The Meme-ification of Male Behaviour
TikTok didn’t stop at identifying him. University campuses have taken the joke further with tongue-in-cheek performative man contests, where students nominate classmates caught in their “peak aesthetic” moments. Think a guy journaling on a patch of grass at golden hour, a lad playing chess alone outside a café, or someone reading Camus under a tree as if an arthouse director yelled action.
It’s playful, harmless fun—until it quietly becomes something else.
The more viral the trend becomes, the easier it is to accuse someone of being performative simply for existing in a way the internet has now claimed as a trope. It’s almost like we’ve created a new character archetype just to mock people who are living a little too romantically for our taste.
When Normal Men Become Content
And yet, people can sincerely enjoy quiet, introspective hobbies without constructing an entire persona around them. Not every guy reading in public is doing method acting for a role nobody cast him in.

● Listed records
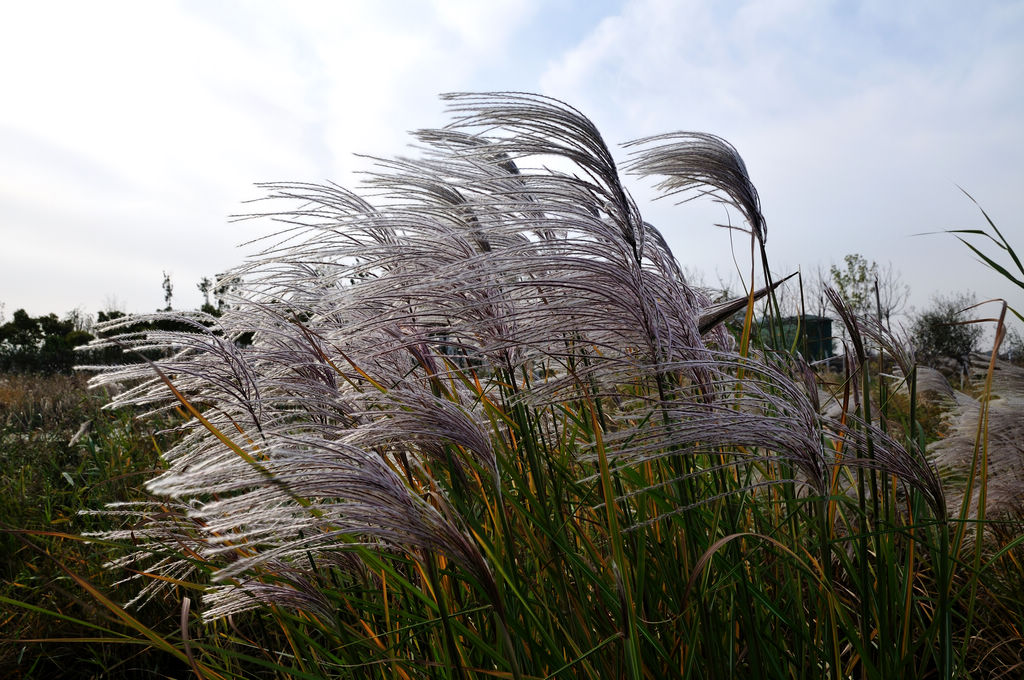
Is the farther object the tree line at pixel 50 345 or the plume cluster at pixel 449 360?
the tree line at pixel 50 345

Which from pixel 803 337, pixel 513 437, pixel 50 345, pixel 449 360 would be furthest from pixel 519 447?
pixel 50 345

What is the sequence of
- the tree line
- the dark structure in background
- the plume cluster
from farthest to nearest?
the tree line
the dark structure in background
the plume cluster

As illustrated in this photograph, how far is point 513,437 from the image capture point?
2.07 metres

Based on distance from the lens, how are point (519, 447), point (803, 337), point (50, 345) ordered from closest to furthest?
point (519, 447) < point (803, 337) < point (50, 345)

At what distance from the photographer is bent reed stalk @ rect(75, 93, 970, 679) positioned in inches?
45.6

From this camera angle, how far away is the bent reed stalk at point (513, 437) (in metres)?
1.16

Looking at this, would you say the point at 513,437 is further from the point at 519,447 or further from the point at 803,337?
the point at 803,337

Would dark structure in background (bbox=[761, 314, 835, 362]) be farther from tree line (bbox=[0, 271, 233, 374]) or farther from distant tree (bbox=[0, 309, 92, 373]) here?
distant tree (bbox=[0, 309, 92, 373])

● Activity list
1. In the article on performative men, edit the stretch from "When Normal Men" through "cast him in.", replacing "hobbies" with "pastimes".
2. Resume the article on performative men from where it stops.

● Written responses
1.
When Normal Men Become Content
And yet, people can sincerely enjoy quiet, introspective pastimes without constructing an entire persona around them. Not every guy reading in public is doing method acting for a role nobody cast him in.

2.
Although, to be fair, I once saw a man in the smoking area of a club reading a paperback under the heater’s dramatic orange spotlight. He wasn’t tucked away either—he’d picked a prime, eye-catching location, and every few moments he glanced up at the crowd with the subtlety of someone waiting to be noticed. It was funny, and yes, wildly performative, but it also made me realise how tightly we now scrutinise behaviour through the “is he doing it for attention?” filter.
Maybe that’s the real problem: everything and everyone is now viewed as potential content.
When Trends Blur Into Reality
The performative man trend has become a shorthand for analysing male behaviour, but it risks flattening real personalities into memes. Once a hobby becomes aesthetic-coded, the people who genuinely enjoy it get lumped into a stereotype that may not fit them at all.
Reading, journaling, liking quiet music, dressing well—these existed long before TikTok decided to categorise them. And as the trend grows, the danger is that men get labelled as “performative” simply for being themselves. Ironically, we may be forcing people into performance by constantly accusing them of it.
Why Personal Green Flags and Red Flags Matter More Than TikTok
At some point, we have to step away from internet-wide diagnostics and come back to ourselves.
Your personal green flags and red flags matter far more than what TikTok decides is suspicious this week. The internet can turn almost any interest—books, fitness, hobbies, cooking into a red flag if you scroll long enough.
But dating isn’t collective. It’s personal.
If someone’s behaviour feels genuine to you, trust it. If something feels wrong, trust that too. You don’t need a trending label to confirm your instincts. Trends shift every few months, but your boundaries and feelings are far more reliable.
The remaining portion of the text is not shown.